Nigeria’s Minister of Finance, Budget and National Planning, Zainab Ahmed, has disclosed that the new Finance Bill, when signed into law, would have only companies doing a turnover of over N100 million pay 30% Company Income Tax while companies with turnover of between N25 million and N100 million annually will pay 20%.

“Our assessment is that any business that has a turnover of less than N25m needs that break, not being taxed so they can invest in their businesses. And we reduced the tax for medium-size businesses from 30 per cent to 20 per cent so they can have more resources that they can plough back in their business. These are the largest employers of labour. The federal and state governments have a total labour force of less than one per cent of the population.

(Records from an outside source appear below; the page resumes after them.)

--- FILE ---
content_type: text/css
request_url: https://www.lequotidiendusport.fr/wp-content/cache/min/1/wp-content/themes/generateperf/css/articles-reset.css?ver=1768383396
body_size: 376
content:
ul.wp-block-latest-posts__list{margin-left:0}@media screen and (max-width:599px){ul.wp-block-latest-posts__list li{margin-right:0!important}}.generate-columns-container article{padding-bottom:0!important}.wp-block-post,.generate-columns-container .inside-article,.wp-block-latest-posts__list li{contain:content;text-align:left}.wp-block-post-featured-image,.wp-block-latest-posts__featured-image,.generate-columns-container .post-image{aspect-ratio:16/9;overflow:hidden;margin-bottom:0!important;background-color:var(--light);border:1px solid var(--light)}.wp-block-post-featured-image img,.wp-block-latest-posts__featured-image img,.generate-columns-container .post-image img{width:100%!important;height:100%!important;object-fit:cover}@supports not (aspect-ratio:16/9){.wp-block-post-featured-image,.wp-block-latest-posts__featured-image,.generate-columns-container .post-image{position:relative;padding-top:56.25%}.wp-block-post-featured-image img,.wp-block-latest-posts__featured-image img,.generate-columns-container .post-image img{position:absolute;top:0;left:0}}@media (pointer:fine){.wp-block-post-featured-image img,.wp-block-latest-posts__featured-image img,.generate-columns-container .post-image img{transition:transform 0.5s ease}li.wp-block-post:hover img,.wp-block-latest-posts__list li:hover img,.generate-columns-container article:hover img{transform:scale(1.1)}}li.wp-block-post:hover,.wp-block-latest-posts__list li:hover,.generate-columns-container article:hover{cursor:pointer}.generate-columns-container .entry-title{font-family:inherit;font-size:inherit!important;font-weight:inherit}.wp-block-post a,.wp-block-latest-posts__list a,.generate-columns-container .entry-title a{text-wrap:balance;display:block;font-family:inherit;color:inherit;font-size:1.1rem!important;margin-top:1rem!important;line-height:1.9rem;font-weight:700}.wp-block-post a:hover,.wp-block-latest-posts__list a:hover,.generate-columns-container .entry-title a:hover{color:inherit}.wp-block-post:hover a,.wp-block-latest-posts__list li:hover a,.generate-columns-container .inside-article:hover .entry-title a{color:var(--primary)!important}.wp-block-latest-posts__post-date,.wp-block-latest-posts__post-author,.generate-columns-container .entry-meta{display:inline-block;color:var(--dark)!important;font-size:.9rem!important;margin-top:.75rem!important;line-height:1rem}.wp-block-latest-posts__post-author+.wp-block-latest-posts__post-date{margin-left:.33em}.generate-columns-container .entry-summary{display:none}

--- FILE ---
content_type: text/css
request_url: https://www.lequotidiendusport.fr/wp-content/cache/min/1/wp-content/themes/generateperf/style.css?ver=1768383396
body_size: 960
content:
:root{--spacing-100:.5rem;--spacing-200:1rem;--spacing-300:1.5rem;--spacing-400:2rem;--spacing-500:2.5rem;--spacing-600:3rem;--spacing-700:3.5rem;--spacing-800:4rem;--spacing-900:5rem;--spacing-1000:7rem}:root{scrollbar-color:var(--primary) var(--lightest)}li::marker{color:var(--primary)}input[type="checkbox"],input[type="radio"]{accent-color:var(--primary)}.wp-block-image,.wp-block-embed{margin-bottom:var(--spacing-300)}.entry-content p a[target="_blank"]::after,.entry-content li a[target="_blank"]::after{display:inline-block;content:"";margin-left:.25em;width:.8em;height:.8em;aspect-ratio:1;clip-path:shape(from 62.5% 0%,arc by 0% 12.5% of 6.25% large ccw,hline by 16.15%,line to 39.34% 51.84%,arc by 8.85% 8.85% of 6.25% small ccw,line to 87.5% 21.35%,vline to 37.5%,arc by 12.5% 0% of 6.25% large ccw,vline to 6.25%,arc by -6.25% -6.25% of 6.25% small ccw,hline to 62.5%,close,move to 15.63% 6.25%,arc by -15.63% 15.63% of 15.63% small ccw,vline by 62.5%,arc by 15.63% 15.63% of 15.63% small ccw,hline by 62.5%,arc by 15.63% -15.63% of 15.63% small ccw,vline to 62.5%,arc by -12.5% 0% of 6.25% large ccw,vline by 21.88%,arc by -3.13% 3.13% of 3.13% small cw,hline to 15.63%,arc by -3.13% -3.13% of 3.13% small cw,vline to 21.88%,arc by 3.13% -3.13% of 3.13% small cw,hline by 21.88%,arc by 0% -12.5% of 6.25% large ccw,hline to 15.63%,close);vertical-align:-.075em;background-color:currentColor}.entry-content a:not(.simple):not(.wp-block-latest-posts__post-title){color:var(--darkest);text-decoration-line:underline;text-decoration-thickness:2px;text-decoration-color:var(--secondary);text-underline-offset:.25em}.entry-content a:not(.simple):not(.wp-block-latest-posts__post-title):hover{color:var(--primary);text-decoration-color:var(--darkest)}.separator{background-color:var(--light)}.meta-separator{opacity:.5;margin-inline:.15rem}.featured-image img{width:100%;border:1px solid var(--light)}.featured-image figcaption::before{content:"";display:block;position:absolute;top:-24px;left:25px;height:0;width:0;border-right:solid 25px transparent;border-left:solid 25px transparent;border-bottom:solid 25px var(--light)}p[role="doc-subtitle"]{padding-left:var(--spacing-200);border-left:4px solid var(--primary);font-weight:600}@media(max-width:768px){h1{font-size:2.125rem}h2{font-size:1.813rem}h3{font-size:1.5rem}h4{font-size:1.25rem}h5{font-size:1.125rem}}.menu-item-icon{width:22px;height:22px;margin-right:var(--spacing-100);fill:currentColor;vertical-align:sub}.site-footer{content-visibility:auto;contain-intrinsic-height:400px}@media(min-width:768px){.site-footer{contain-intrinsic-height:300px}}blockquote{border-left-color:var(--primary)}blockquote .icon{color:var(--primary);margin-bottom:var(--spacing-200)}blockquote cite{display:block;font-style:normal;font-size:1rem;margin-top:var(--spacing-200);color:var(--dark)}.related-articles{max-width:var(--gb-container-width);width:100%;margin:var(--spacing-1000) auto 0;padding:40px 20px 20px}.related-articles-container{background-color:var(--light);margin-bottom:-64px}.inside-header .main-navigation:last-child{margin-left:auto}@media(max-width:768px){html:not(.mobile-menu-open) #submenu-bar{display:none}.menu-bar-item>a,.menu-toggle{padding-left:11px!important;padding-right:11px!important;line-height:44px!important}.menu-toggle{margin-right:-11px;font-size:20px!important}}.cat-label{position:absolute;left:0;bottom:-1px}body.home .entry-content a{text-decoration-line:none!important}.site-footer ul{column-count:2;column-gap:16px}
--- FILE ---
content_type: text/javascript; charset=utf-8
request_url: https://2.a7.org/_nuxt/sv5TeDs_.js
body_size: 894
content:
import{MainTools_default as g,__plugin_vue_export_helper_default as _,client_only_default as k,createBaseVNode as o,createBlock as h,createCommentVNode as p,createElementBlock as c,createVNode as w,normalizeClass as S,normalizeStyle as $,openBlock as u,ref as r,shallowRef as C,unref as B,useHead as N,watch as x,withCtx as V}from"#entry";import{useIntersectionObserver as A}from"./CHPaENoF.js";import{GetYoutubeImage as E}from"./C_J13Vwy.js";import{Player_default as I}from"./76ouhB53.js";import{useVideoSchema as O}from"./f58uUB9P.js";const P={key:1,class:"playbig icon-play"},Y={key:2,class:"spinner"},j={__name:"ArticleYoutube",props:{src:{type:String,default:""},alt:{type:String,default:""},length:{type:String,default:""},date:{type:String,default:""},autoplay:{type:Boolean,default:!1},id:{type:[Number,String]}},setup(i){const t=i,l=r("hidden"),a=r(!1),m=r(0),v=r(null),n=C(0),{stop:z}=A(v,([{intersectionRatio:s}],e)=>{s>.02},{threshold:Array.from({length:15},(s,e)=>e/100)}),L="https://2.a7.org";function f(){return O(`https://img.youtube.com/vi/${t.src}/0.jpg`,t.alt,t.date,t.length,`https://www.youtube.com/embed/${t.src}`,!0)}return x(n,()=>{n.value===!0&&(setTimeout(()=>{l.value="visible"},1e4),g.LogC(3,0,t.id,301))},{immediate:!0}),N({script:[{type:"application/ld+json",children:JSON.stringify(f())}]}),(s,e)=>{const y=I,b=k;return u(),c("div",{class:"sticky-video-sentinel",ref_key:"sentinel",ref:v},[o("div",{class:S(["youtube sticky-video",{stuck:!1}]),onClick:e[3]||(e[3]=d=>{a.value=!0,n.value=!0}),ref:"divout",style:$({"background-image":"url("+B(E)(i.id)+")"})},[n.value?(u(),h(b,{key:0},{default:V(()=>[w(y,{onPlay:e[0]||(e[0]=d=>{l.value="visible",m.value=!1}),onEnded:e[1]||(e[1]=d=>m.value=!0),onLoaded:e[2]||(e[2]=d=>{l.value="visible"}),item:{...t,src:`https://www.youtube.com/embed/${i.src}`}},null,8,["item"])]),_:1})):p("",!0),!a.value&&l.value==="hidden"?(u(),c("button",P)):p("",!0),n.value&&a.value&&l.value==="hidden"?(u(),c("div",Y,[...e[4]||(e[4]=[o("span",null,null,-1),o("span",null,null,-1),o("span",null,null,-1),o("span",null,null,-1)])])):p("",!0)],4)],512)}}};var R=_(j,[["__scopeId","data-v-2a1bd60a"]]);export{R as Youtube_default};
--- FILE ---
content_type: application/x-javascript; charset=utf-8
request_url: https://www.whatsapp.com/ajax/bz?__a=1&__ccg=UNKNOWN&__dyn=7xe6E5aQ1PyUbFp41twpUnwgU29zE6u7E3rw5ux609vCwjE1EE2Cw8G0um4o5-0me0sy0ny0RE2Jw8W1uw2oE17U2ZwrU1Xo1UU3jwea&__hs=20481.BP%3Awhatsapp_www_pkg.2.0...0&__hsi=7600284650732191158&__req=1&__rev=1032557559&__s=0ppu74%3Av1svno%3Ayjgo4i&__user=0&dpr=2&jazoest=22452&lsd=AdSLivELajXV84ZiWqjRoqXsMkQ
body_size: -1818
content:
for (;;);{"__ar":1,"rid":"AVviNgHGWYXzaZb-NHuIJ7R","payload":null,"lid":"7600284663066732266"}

“Not only will small businesses be able to do more because they are not paying taxes, but we are also working together with the trade authorities to also encourage people in the informal sector to become formalise because they will see other businesses like them that are not registered doing well.

“Their productivity will increase, they will employ more Nigerians and at the end of the day, they will grow to the level of a medium-size business and begin to pay revenue,” Ahmed said.

Meanwhile, now that the new Finance Bill has not been signed in law, all companies are expected to pay the Federal Government 30% of its profit as Companies Income Tax.

Speaking on the signing of the bill into law, Ahmed stated that the National Assembly had forwarded it to the President for assent and the President had sent a copy to the Ministries, Departments and Agencies to cross-check the provisions.

Meanwhile, the minister also expressed her disappointment in Nigerians, stating that the only aspect of the new bill citizenry focused on was the increase in Value Added Tax from 5% to 7.5%, Punch reported.